Objective
Write the records out again, precisely as they stand.

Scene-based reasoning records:
>>>
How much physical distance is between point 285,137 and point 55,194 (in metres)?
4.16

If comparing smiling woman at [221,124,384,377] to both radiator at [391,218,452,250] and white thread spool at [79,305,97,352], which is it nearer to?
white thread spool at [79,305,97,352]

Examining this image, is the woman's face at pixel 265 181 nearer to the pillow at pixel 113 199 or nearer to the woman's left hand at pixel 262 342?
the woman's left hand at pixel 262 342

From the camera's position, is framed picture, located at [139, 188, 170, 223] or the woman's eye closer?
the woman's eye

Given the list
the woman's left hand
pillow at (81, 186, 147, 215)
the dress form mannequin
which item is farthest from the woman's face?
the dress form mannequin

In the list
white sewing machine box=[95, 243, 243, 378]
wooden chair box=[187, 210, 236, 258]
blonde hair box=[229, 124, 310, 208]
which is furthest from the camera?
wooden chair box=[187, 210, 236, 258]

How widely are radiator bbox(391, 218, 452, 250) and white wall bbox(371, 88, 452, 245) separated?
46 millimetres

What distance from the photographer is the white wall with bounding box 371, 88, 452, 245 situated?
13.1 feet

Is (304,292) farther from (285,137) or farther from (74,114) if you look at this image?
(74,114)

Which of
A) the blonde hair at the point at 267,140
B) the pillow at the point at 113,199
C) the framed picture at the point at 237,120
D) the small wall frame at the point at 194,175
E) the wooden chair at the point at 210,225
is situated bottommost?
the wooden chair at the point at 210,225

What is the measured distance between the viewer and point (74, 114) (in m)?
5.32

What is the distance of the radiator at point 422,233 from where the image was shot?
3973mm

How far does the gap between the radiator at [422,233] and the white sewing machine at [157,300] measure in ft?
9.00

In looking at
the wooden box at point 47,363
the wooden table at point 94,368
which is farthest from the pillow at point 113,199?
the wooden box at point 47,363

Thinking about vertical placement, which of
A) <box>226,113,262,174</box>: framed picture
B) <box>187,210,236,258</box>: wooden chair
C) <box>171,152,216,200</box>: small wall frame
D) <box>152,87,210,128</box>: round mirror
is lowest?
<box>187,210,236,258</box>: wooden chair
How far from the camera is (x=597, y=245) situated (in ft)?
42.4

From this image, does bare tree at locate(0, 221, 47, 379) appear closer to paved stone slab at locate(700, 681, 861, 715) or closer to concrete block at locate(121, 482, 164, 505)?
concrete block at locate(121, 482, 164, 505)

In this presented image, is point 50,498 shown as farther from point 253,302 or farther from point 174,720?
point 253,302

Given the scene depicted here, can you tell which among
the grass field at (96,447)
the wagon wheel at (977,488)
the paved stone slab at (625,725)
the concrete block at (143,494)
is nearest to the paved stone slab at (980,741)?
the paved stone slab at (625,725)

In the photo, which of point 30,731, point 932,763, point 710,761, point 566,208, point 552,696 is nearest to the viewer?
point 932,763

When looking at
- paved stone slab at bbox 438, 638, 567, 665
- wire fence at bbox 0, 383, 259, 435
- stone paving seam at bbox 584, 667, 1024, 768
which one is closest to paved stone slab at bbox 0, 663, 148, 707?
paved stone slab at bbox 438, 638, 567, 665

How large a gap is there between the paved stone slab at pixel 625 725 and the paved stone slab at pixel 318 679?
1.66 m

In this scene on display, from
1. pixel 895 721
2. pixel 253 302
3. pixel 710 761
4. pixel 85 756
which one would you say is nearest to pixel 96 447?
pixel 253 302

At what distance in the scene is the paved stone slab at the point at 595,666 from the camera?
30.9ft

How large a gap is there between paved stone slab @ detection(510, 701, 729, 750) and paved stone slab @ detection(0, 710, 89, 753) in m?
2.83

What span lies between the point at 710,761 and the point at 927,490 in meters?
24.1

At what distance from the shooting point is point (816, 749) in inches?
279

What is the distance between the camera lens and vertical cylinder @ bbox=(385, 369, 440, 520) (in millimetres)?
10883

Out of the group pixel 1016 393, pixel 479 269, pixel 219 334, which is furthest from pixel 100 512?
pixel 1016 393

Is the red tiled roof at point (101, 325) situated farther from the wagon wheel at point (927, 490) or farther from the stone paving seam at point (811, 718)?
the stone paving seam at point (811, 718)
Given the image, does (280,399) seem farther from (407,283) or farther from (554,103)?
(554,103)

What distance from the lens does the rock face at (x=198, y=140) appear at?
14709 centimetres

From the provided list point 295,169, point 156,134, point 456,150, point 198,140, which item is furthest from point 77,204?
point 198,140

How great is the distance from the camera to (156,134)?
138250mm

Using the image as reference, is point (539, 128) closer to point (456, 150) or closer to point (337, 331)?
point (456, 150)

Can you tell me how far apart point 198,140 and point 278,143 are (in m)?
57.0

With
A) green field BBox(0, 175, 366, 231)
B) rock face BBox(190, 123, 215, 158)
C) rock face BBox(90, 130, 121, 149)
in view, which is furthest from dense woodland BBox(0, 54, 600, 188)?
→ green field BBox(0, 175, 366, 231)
<<<
Written answer
How much physical distance is between point 285,137 and point 55,194 (in metres)?
4.16

If comparing smiling woman at [221,124,384,377] to both radiator at [391,218,452,250] and white thread spool at [79,305,97,352], which is it nearer to?
white thread spool at [79,305,97,352]

Examining this image, is the woman's face at pixel 265 181 nearer to the pillow at pixel 113 199 or nearer to the woman's left hand at pixel 262 342?
the woman's left hand at pixel 262 342

From the camera's position, is framed picture, located at [139, 188, 170, 223] or the woman's eye closer?
the woman's eye

Given the list
the woman's left hand
pillow at (81, 186, 147, 215)
the dress form mannequin
which item is farthest from the woman's face?
the dress form mannequin

In the list
white sewing machine box=[95, 243, 243, 378]
wooden chair box=[187, 210, 236, 258]
blonde hair box=[229, 124, 310, 208]
which is furthest from the camera?
wooden chair box=[187, 210, 236, 258]

How widely are radiator bbox(391, 218, 452, 250) and white wall bbox(371, 88, 452, 245) separated?
46 millimetres

What distance from the photographer is the white wall with bounding box 371, 88, 452, 245 situated?
13.1 feet

Is (304,292) farther from (285,137) or farther from (74,114) if you look at this image?
(74,114)

Which of
A) the blonde hair at the point at 267,140
B) the pillow at the point at 113,199
C) the framed picture at the point at 237,120
D) the small wall frame at the point at 194,175
E) the wooden chair at the point at 210,225
is situated bottommost?
the wooden chair at the point at 210,225

What is the measured distance between the viewer and point (74, 114) (in m)?
5.32

What is the distance of the radiator at point 422,233 from where the image was shot?
3973mm

How far does the gap between the radiator at [422,233] and the white sewing machine at [157,300] measure in ft?
9.00

In looking at
the wooden box at point 47,363
the wooden table at point 94,368
which is farthest from the pillow at point 113,199?
the wooden box at point 47,363

Thinking about vertical placement, which of
A) <box>226,113,262,174</box>: framed picture
B) <box>187,210,236,258</box>: wooden chair
C) <box>171,152,216,200</box>: small wall frame
D) <box>152,87,210,128</box>: round mirror
is lowest?
<box>187,210,236,258</box>: wooden chair
How far from the camera is (x=597, y=245) situated (in ft)?
42.4

From this image, does bare tree at locate(0, 221, 47, 379) appear closer to paved stone slab at locate(700, 681, 861, 715) or closer to concrete block at locate(121, 482, 164, 505)?
concrete block at locate(121, 482, 164, 505)

In this presented image, is point 50,498 shown as farther from point 253,302 or farther from point 174,720?
point 253,302

Given the scene depicted here, can you tell which among
the grass field at (96,447)
the wagon wheel at (977,488)
the paved stone slab at (625,725)
the concrete block at (143,494)
is nearest to the paved stone slab at (980,741)?
the paved stone slab at (625,725)

In the photo, which of point 30,731, point 932,763, point 710,761, point 566,208, point 552,696 is nearest to the viewer?
point 932,763

When looking at
- paved stone slab at bbox 438, 638, 567, 665
- wire fence at bbox 0, 383, 259, 435
- stone paving seam at bbox 584, 667, 1024, 768
which one is closest to paved stone slab at bbox 0, 663, 148, 707?
paved stone slab at bbox 438, 638, 567, 665

How large a gap is there between the paved stone slab at pixel 625 725 and the paved stone slab at pixel 318 679?
1.66 m

In this scene on display, from
1. pixel 895 721
2. pixel 253 302
3. pixel 710 761
4. pixel 85 756
which one would you say is nearest to pixel 96 447?
pixel 253 302

At what distance in the scene is the paved stone slab at the point at 595,666 from the camera?
30.9ft

How large a gap is there between paved stone slab @ detection(510, 701, 729, 750) and paved stone slab @ detection(0, 710, 89, 753) in m?
2.83

What span lies between the point at 710,761 and the point at 927,490 in meters?
24.1

At what distance from the shooting point is point (816, 749) in inches?
279

What is the distance between the camera lens and vertical cylinder @ bbox=(385, 369, 440, 520) (in millimetres)?
10883

Out of the group pixel 1016 393, pixel 479 269, pixel 219 334, which is furthest from pixel 100 512?
pixel 1016 393

Is the red tiled roof at point (101, 325) situated farther from the wagon wheel at point (927, 490) or farther from the stone paving seam at point (811, 718)?
the stone paving seam at point (811, 718)
Given the image, does (280,399) seem farther from (407,283) or farther from (554,103)?
(554,103)

What distance from the lens does the rock face at (x=198, y=140) appear at?
14709 centimetres

From the provided list point 295,169, point 156,134, point 456,150, point 198,140, which item is furthest from point 77,204?
point 198,140

How great is the distance from the camera to (156,134)?
138250mm

Using the image as reference, is point (539, 128) closer to point (456, 150) or closer to point (337, 331)?
point (456, 150)

Can you tell me how far apart point 198,140 and point 278,143 are (in m)?
57.0

With
A) green field BBox(0, 175, 366, 231)
B) rock face BBox(190, 123, 215, 158)
C) rock face BBox(90, 130, 121, 149)
in view, which is furthest from dense woodland BBox(0, 54, 600, 188)?
→ green field BBox(0, 175, 366, 231)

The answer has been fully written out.